TEXTO MOSTRADO:
---*---

Cuerpos como territorios de saberes
El feminismo comunitario, tal como lo plantea Paredes, nos invita a reconsiderar los cuerpos como territorios vivos donde se tejen saberes, memorias y resistencias. En este sentido, una política cultural que parta de los cuerpos de los distintos géneros debe comenzar por reconocer que cada cuerpo es un espacio cargado de significados y experiencias. No se trata sólo de pensar en los cuerpos como objetos de intervención cultural, sino de entender que esos cuerpos, con sus sentires y deseos, son fuentes inagotables de conocimiento y creatividad.
Al construir una política cultural desde esta perspectiva, es fundamental considerar las representaciones sociales que se tienen de los cuerpos de acuerdo con su género, así como las representaciones que las personas tienen de sí mismas. Este doble enfoque permite no sólo visibilizar las dinámicas de poder que operan en torno a los cuerpos, sino también abrir espacios para que las propias personas se reapropien de sus narrativas y expresen sus deseos de vivir una buena vida.
Los espacios de los cuerpos
En las sociedades contemporáneas, los cuerpos de los distintos géneros ocupan espacios que están marcados por profundas desigualdades. Estos espacios, tanto físicos como simbólicos, son producto de estructuras de poder que asignan roles y expectativas específicas a cada género. En este contexto, una política o un proyecto cultural que aspire a ser transformador debe incorporar una reflexión crítica sobre los espacios que ocupan los cuerpos en la sociedad.
Incorporar esta conciencia espacial implica, por ejemplo, reconocer cómo las mujeres, personas no binarias y otros grupos de géneros marginalizados son frecuentemente excluidos de ciertos espacios culturales. Pero también implica cuestionar y reconfigurar estos espacios para que sean accesibles y seguros para todas las personas. Una política cultural comprometida con esta idea podría promover la creación de espacios culturales donde se fomente la participación activa de cuerpos de todos los géneros, reconociendo y celebrando sus diferencias.
Los tiempos de los cuerpos
La temporalidad es otro aspecto crucial en la vida de los cuerpos, especialmente en lo que respecta a cómo se distribuyen y valoran los tiempos según el género. Las mujeres, por ejemplo, suelen estar sujetas a una doble jornada laboral, dividiendo su tiempo entre el trabajo remunerado y el trabajo doméstico no remunerado. Este patrón tiene un impacto directo en su participación cultural y política.
Una política cultural sensible a los tiempos de los cuerpos debe considerar cómo las exigencias temporales varían entre los géneros. Debe, además, ofrecer alternativas que permitan a todas las personas participar en la vida cultural de manera equitativa. Esto podría traducirse en la implementación de horarios flexibles para actividades culturales, la provisión de servicios de cuidado infantil durante eventos, o la creación de espacios culturales que reconozcan y valoren el trabajo doméstico como parte integral de la cultura.
Hacia una organización activa y colectiva
El feminismo comunitario enfatiza la importancia de la organización colectiva como una herramienta para la transformación social. En este sentido, una política o proyecto cultural debe promover la organización activa de los cuerpos que encarnan los distintos géneros. Esto no sólo implica ofrecer plataformas para la participación, sino también facilitar la creación de redes de apoyo y solidaridad que fortalezcan la capacidad de las personas para incidir en su entorno cultural.

---*---

CONJUNTO DE DATOS:
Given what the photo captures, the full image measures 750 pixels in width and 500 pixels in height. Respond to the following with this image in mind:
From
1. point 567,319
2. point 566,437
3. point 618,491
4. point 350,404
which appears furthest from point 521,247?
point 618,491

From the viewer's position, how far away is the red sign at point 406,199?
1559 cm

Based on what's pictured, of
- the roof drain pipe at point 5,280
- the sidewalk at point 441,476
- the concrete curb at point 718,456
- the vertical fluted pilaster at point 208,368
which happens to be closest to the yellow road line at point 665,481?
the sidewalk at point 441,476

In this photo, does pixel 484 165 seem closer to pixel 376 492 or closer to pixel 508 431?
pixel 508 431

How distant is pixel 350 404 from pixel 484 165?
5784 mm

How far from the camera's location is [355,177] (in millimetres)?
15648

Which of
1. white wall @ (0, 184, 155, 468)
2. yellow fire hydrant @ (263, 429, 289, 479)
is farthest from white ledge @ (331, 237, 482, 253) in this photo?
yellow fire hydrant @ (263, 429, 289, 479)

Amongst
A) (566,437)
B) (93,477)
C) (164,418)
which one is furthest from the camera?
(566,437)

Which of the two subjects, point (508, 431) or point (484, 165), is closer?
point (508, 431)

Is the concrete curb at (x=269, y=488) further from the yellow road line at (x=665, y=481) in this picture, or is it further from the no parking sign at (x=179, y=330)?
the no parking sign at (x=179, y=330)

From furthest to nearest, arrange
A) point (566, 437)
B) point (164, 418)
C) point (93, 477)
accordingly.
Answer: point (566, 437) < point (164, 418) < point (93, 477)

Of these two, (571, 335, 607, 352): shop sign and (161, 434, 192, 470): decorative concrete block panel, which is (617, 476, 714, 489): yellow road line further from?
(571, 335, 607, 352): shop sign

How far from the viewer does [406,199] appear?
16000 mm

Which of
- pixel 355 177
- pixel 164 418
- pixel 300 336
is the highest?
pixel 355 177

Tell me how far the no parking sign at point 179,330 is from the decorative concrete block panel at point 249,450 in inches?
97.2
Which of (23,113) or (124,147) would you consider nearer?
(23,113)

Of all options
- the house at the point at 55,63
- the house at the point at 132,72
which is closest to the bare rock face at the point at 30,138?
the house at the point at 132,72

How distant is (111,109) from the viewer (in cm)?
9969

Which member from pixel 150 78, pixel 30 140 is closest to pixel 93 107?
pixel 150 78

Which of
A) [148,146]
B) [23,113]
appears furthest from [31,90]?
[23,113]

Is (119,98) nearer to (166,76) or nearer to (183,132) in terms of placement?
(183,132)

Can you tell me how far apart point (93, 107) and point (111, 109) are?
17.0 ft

---*---

TAREA PEDIDA 1: En el texto sobre los cuerpos como territorios de saberes, sustituye "memorias" por "recuerdos" y vuelve a escribir el tramo que empieza en "Cuerpos como territorios de" y acaba en "conocimiento y creatividad.".
TAREA PEDIDA 2: Continúa el texto sobre el feminismo comunitario y la política cultural a partir del punto en que se detiene.

RESULTADO 1:
Cuerpos como territorios de saberes
El feminismo comunitario, tal como lo plantea Paredes, nos invita a reconsiderar los cuerpos como territorios vivos donde se tejen saberes, recuerdos y resistencias. En este sentido, una política cultural que parta de los cuerpos de los distintos géneros debe comenzar por reconocer que cada cuerpo es un espacio cargado de significados y experiencias. No se trata sólo de pensar en los cuerpos como objetos de intervención cultural, sino de entender que esos cuerpos, con sus sentires y deseos, son fuentes inagotables de conocimiento y creatividad.

RESULTADO 2:
Una política cultural que fomente la organización colectiva podría, por ejemplo, apoyar la creación de colectivos culturales liderados por mujeres, personas no binarias y otros grupos de géneros marginalizados. También podría promover el intercambio de saberes entre estos colectivos y otras iniciativas culturales, fomentando la construcción de redes interregionales e intergeneracionales que fortalezcan la diversidad cultural y la equidad de género.
Saberes y memorias: El corazón de la política cultural
De acuerdo con esta propuesta, los saberes y memorias de los cuerpos son la base sobre la cual se puede construir una política cultural con sentido. Estos saberes, que incluyen tanto el conocimiento ancestral como las experiencias cotidianas, ofrecen una riqueza invaluable para el diseño de políticas y proyectos culturales que respondan a la especificidad de cada contexto.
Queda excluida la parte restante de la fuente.